Items from a dataset

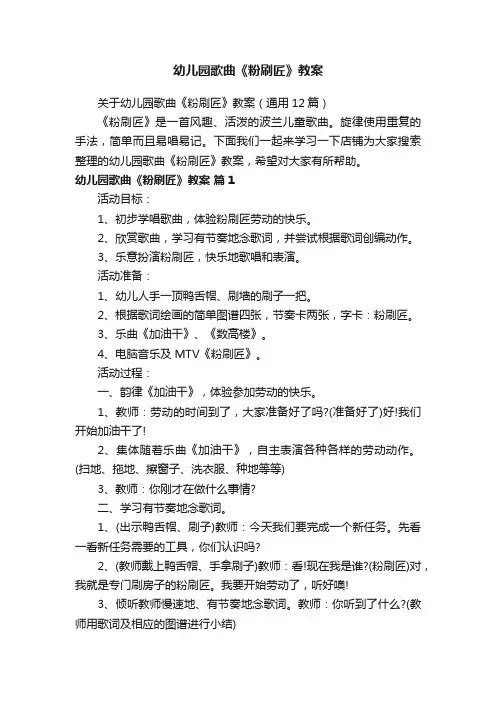 幼儿园歌曲《粉刷匠》教案

关于幼儿园歌曲《粉刷匠》教案（通用12篇）

《粉刷匠》是一首风趣、活泼的波兰儿童歌曲。旋律使用重复的手法，简单而且易唱易记。下面我们一起来学习一下店铺为大家搜索整理的幼儿园歌曲《粉刷匠》教案，希望对大家有所帮助。

幼儿园歌曲《粉刷匠》教案 篇1

活动目标：

1、初步学唱歌曲，体验粉刷匠劳动的快乐。

2、欣赏歌曲，学习有节奏地念歌词，并尝试根据歌词创编动作。

3、乐意扮演粉刷匠，快乐地歌唱和表演。

活动准备：

1、幼儿人手一顶鸭舌帽、刷墙的刷子一把。

2、根据歌词绘画的简单图谱四张，节奏卡两张，字卡：粉刷匠。

3、乐曲《加油干》、《数高楼》。

4、电脑音乐及MTV《粉刷匠》。

活动过程：

一、韵律《加油干》，体验参加劳动的快乐。

1、教师：劳动的时间到了，大家准备好了吗?(准备好了)好!我们开始加油干了!

2、集体随着乐曲《加油干》，自主表演各种各样的劳动动作。(扫地、拖地、擦窗子、洗衣服、种地等等)

3、教师：你刚才在做什么事情?

二、学习有节奏地念歌词。

1、(出示鸭舌帽、刷子)教师：今天我们要完成一个新任务。先看一看新任务需要的工具，你们认识吗?

2、(教师戴上鸭舌帽、手拿刷子)教师：看!现在我是谁?(粉刷匠)对，我就是专门刷房子的粉刷匠。我要开始劳动了，听好噢!

3、倾听教师慢速地、有节奏地念歌词。教师：你听到了什么?(教师用歌词及相应的图谱进行小结)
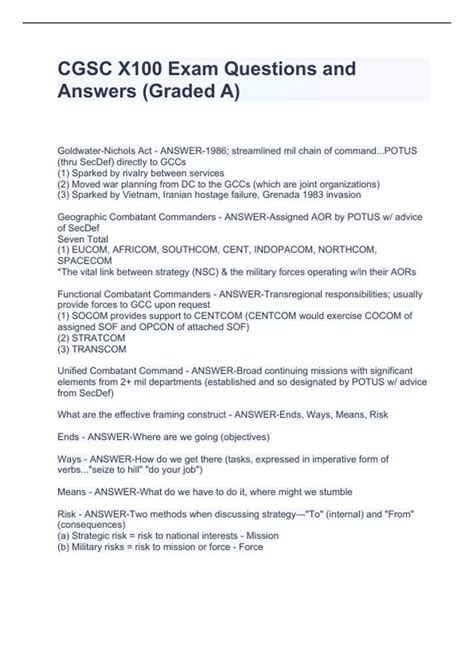 CGSC X100 Exam Questions and Answers (Graded A)

Goldwater-Nichols Act - ANSWER-1986; streamlined mil chain of command...POTUS (thru SecDef) directly to GCCs
(1) Sparked by rivalry between services
(2) Moved war planning from DC to the GCCs (which are joint organizations)
(3) Sparked by Vietnam, Iranian hostage failure, Grenada 1983 invasion

Geographic Combatant Commanders - ANSWER-Assigned AOR by POTUS w/ advice of SecDef
Seven Total
(1) EUCOM, AFRICOM, SOUTHCOM, CENT, INDOPACOM, NORTHCOM, SPACECOM
*The vital link between strategy (NSC) & the military forces operating w/in their AORs

Functional Combatant Commanders - ANSWER-Transregional responsibilities; usually provide forces to GCC upon request
(1) SOCOM provides support to CENTCOM (CENTCOM would exercise COCOM of assigned SOF and OPCON of attached SOF)
(2) STRATCOM
(3) TRANSCOM

Unified Combatant Command - ANSWER-Broad continuing missions with significant elements from 2+ mil departments (established and so designated by POTUS w/ advice from SecDef)

What are the effective framing construct - ANSWER-Ends, Ways, Means, Risk

Ends - ANSWER-Where are we going (objectives)

Ways - ANSWER-How do we get there (tasks, expressed in imperative form of verbs..."seize to hill" "do your job")

Means - ANSWER-What do we have to do it, where might we stumble

Risk - ANSWER-Two methods when discussing strategy—"To" (internal) and "From" (consequences)
(a) Strategic risk = risk to national interests - Mission
(b) Military risks = risk to mission or force - Force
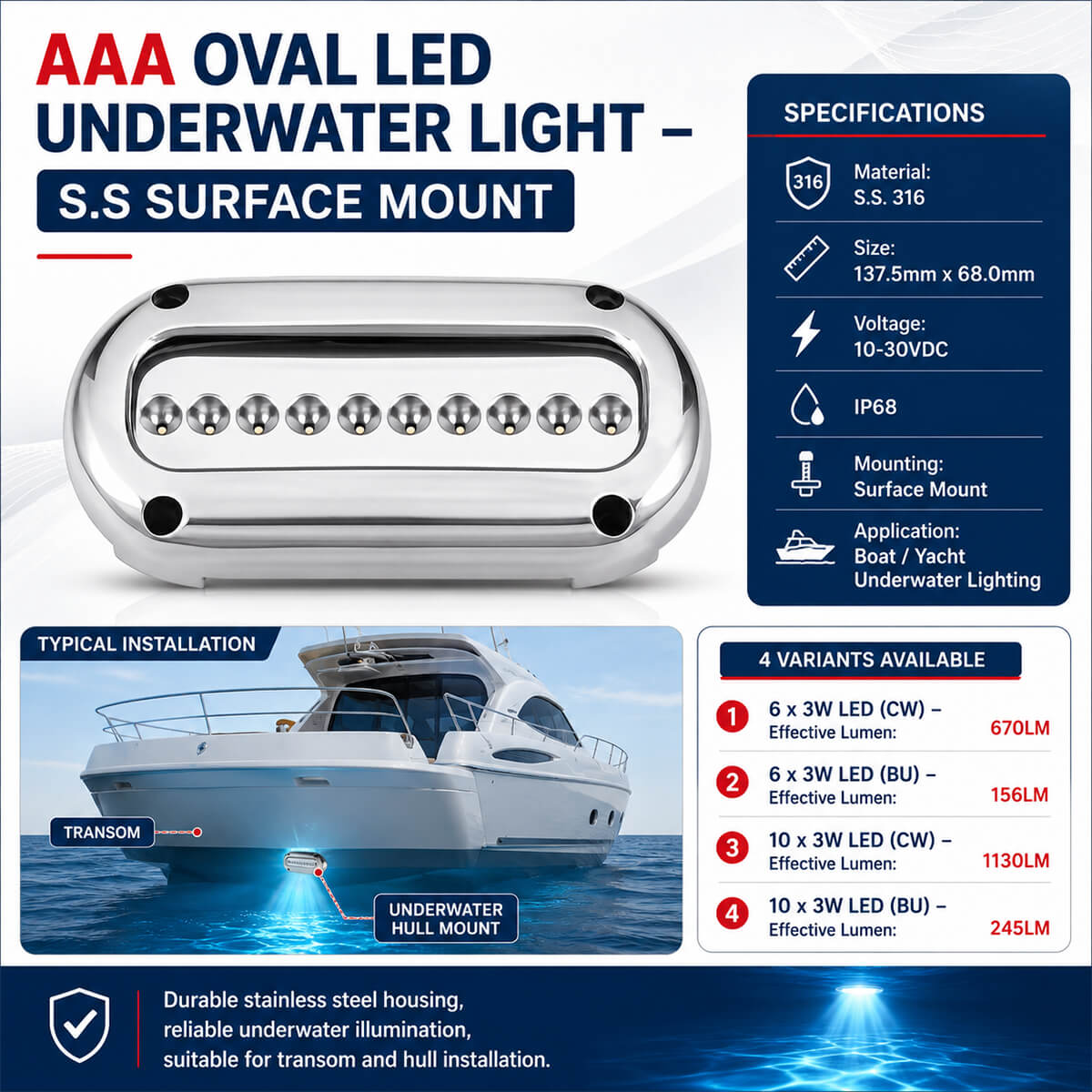 AAA OVAL LED UNDERWATER LIGHT –

S.S SURFACE MOUNT

SPECIFICATIONS

316

Material:
S.S. 316

Size:
137.5mm x 68.0mm

Voltage:
10-30VDC

IP68

Mounting:
Surface Mount

Application:
Boat / Yacht
Underwater Lighting

TYPICAL INSTALLATION

TRANSOM

UNDERWATER
HULL MOUNT

4 VARIANTS AVAILABLE

1 6 x 3W LED (CW) –
Effective Lumen: 670LM

2 6 x 3W LED (BU) –
Effective Lumen: 156LM

3 10 x 3W LED (CW) –
Effective Lumen: 1130LM

4 10 x 3W LED (BU) –
Effective Lumen: 245LM

Durable stainless steel housing, reliable underwater illumination, suitable for transom and hull installation.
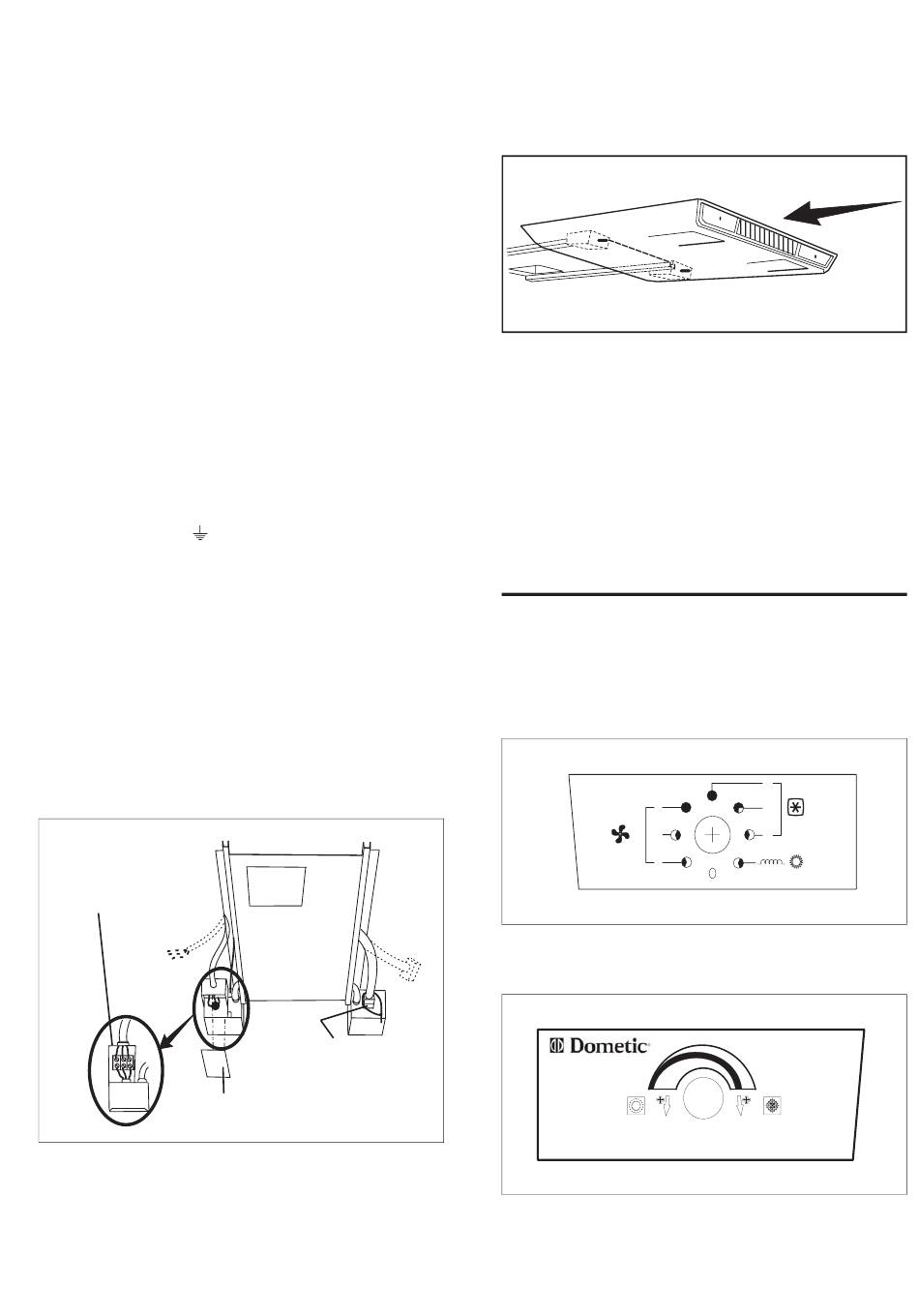 Dometic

How to complete this task — Images are to be skipped, and each line above is to be returned exactly.

Response box —
 幼儿园歌曲《粉刷匠》教案

关于幼儿园歌曲《粉刷匠》教案（通用12篇）

《粉刷匠》是一首风趣、活泼的波兰儿童歌曲。旋律使用重复的手法，简单而且易唱易记。下面我们一起来学习一下店铺为大家搜索整理的幼儿园歌曲《粉刷匠》教案，希望对大家有所帮助。

幼儿园歌曲《粉刷匠》教案 篇1

活动目标：

1、初步学唱歌曲，体验粉刷匠劳动的快乐。

2、欣赏歌曲，学习有节奏地念歌词，并尝试根据歌词创编动作。

3、乐意扮演粉刷匠，快乐地歌唱和表演。

活动准备：

1、幼儿人手一顶鸭舌帽、刷墙的刷子一把。

2、根据歌词绘画的简单图谱四张，节奏卡两张，字卡：粉刷匠。

3、乐曲《加油干》、《数高楼》。

4、电脑音乐及MTV《粉刷匠》。

活动过程：

一、韵律《加油干》，体验参加劳动的快乐。

1、教师：劳动的时间到了，大家准备好了吗?(准备好了)好!我们开始加油干了!

2、集体随着乐曲《加油干》，自主表演各种各样的劳动动作。(扫地、拖地、擦窗子、洗衣服、种地等等)

3、教师：你刚才在做什么事情?

二、学习有节奏地念歌词。

1、(出示鸭舌帽、刷子)教师：今天我们要完成一个新任务。先看一看新任务需要的工具，你们认识吗?

2、(教师戴上鸭舌帽、手拿刷子)教师：看!现在我是谁?(粉刷匠)对，我就是专门刷房子的粉刷匠。我要开始劳动了，听好噢!

3、倾听教师慢速地、有节奏地念歌词。教师：你听到了什么?(教师用歌词及相应的图谱进行小结)
 CGSC X100 Exam Questions and Answers (Graded A)

Goldwater-Nichols Act - ANSWER-1986; streamlined mil chain of command...POTUS (thru SecDef) directly to GCCs
(1) Sparked by rivalry between services
(2) Moved war planning from DC to the GCCs (which are joint organizations)
(3) Sparked by Vietnam, Iranian hostage failure, Grenada 1983 invasion

Geographic Combatant Commanders - ANSWER-Assigned AOR by POTUS w/ advice of SecDef
Seven Total
(1) EUCOM, AFRICOM, SOUTHCOM, CENT, INDOPACOM, NORTHCOM, SPACECOM
*The vital link between strategy (NSC) & the military forces operating w/in their AORs

Functional Combatant Commanders - ANSWER-Transregional responsibilities; usually provide forces to GCC upon request
(1) SOCOM provides support to CENTCOM (CENTCOM would exercise COCOM of assigned SOF and OPCON of attached SOF)
(2) STRATCOM
(3) TRANSCOM

Unified Combatant Command - ANSWER-Broad continuing missions with significant elements from 2+ mil departments (established and so designated by POTUS w/ advice from SecDef)

What are the effective framing construct - ANSWER-Ends, Ways, Means, Risk

Ends - ANSWER-Where are we going (objectives)

Ways - ANSWER-How do we get there (tasks, expressed in imperative form of verbs..."seize to hill" "do your job")

Means - ANSWER-What do we have to do it, where might we stumble

Risk - ANSWER-Two methods when discussing strategy—"To" (internal) and "From" (consequences)
(a) Strategic risk = risk to national interests - Mission
(b) Military risks = risk to mission or force - Force
 AAA OVAL LED UNDERWATER LIGHT –

S.S SURFACE MOUNT

SPECIFICATIONS

316

Material:
S.S. 316

Size:
137.5mm x 68.0mm

Voltage:
10-30VDC

IP68

Mounting:
Surface Mount

Application:
Boat / Yacht
Underwater Lighting

TYPICAL INSTALLATION

TRANSOM

UNDERWATER
HULL MOUNT

4 VARIANTS AVAILABLE

1 6 x 3W LED (CW) –
Effective Lumen: 670LM

2 6 x 3W LED (BU) –
Effective Lumen: 156LM

3 10 x 3W LED (CW) –
Effective Lumen: 1130LM

4 10 x 3W LED (BU) –
Effective Lumen: 245LM

Durable stainless steel housing, reliable underwater illumination, suitable for transom and hull installation.
 Dometic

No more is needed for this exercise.